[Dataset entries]
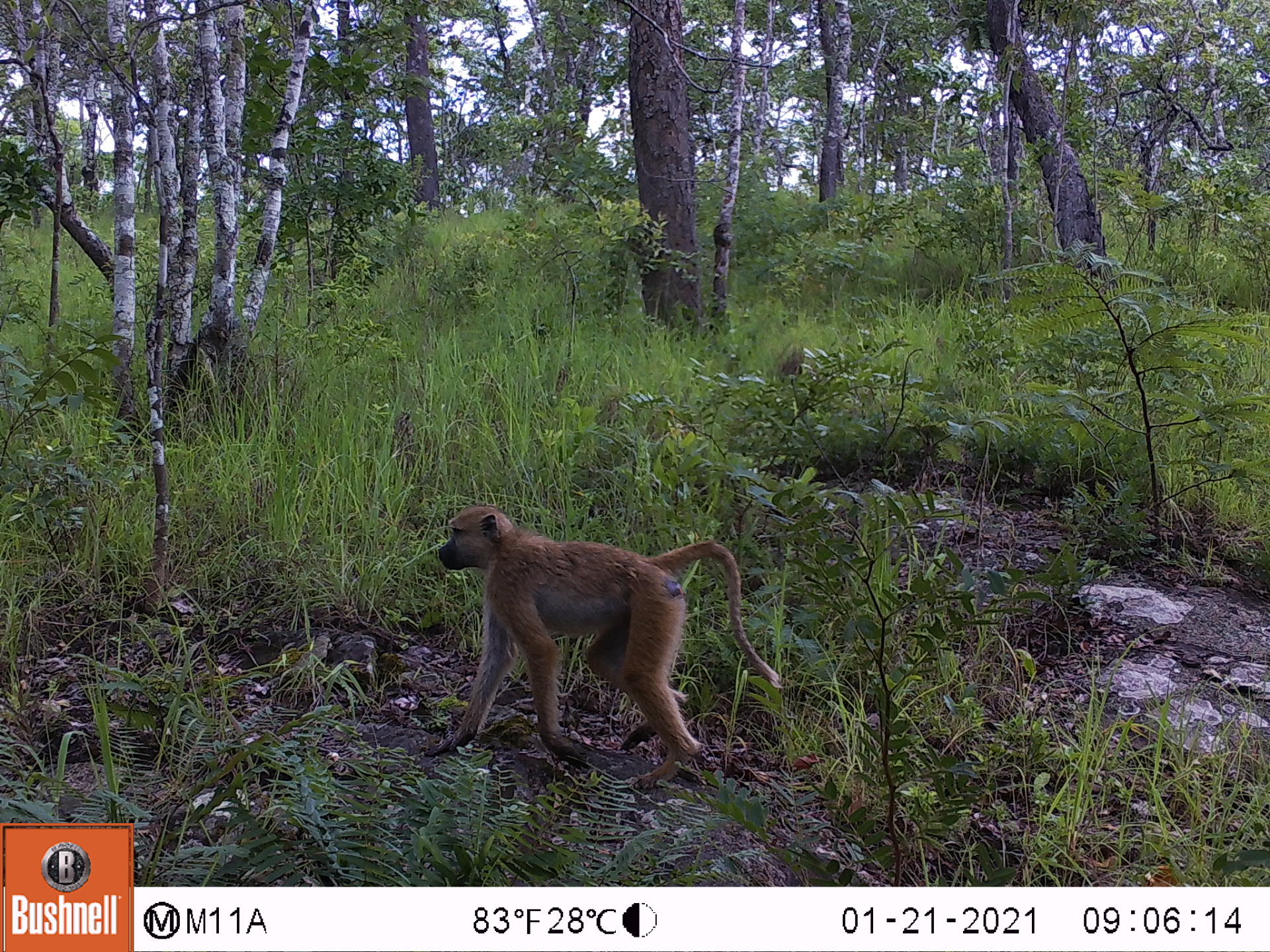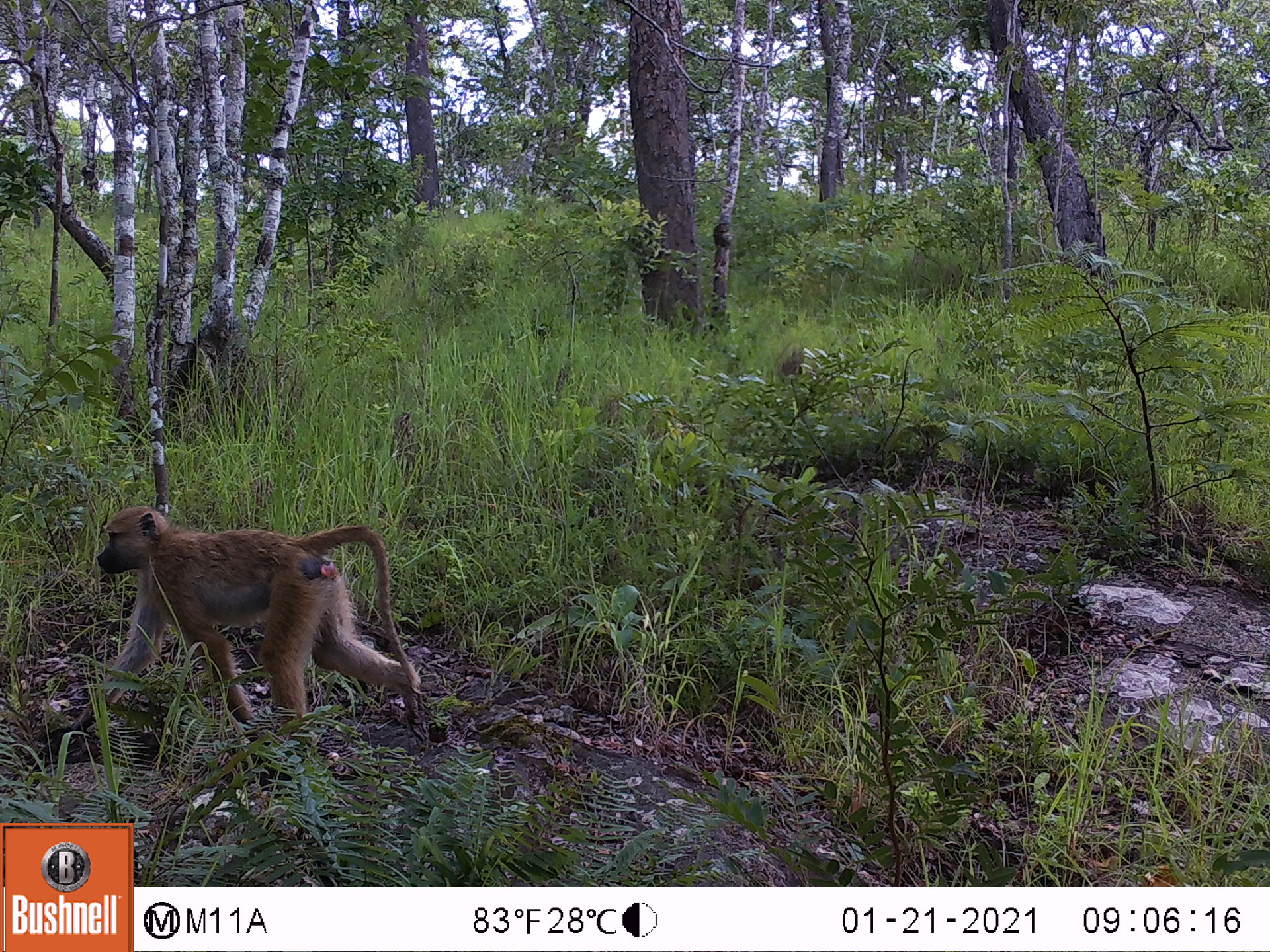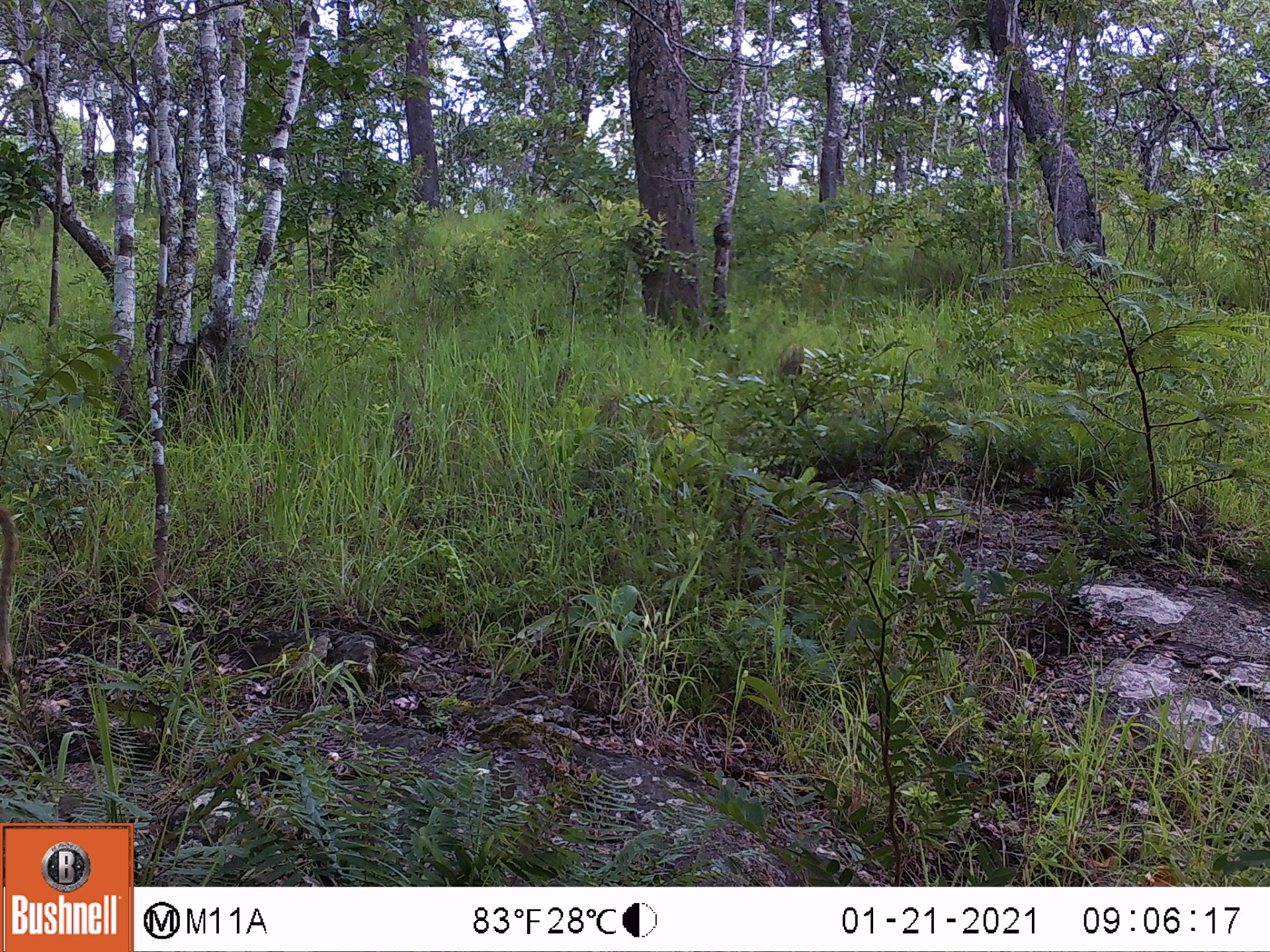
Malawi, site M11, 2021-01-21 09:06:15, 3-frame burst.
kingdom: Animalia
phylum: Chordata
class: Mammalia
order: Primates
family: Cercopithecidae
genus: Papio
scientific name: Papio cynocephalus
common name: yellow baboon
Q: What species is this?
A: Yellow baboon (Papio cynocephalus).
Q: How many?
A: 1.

◆ **Work request**
Starting at the line that contains "class: Mammalia" and ending at the last line of the data, repeat each line exactly; include nothing else.

◆ **Exercise result**
class: Mammalia
order: Primates
family: Cercopithecidae
genus: Papio
scientific name: Papio cynocephalus
common name: yellow baboon
Q: What species is this?
A: Yellow baboon (Papio cynocephalus).
Q: How many?
A: 1.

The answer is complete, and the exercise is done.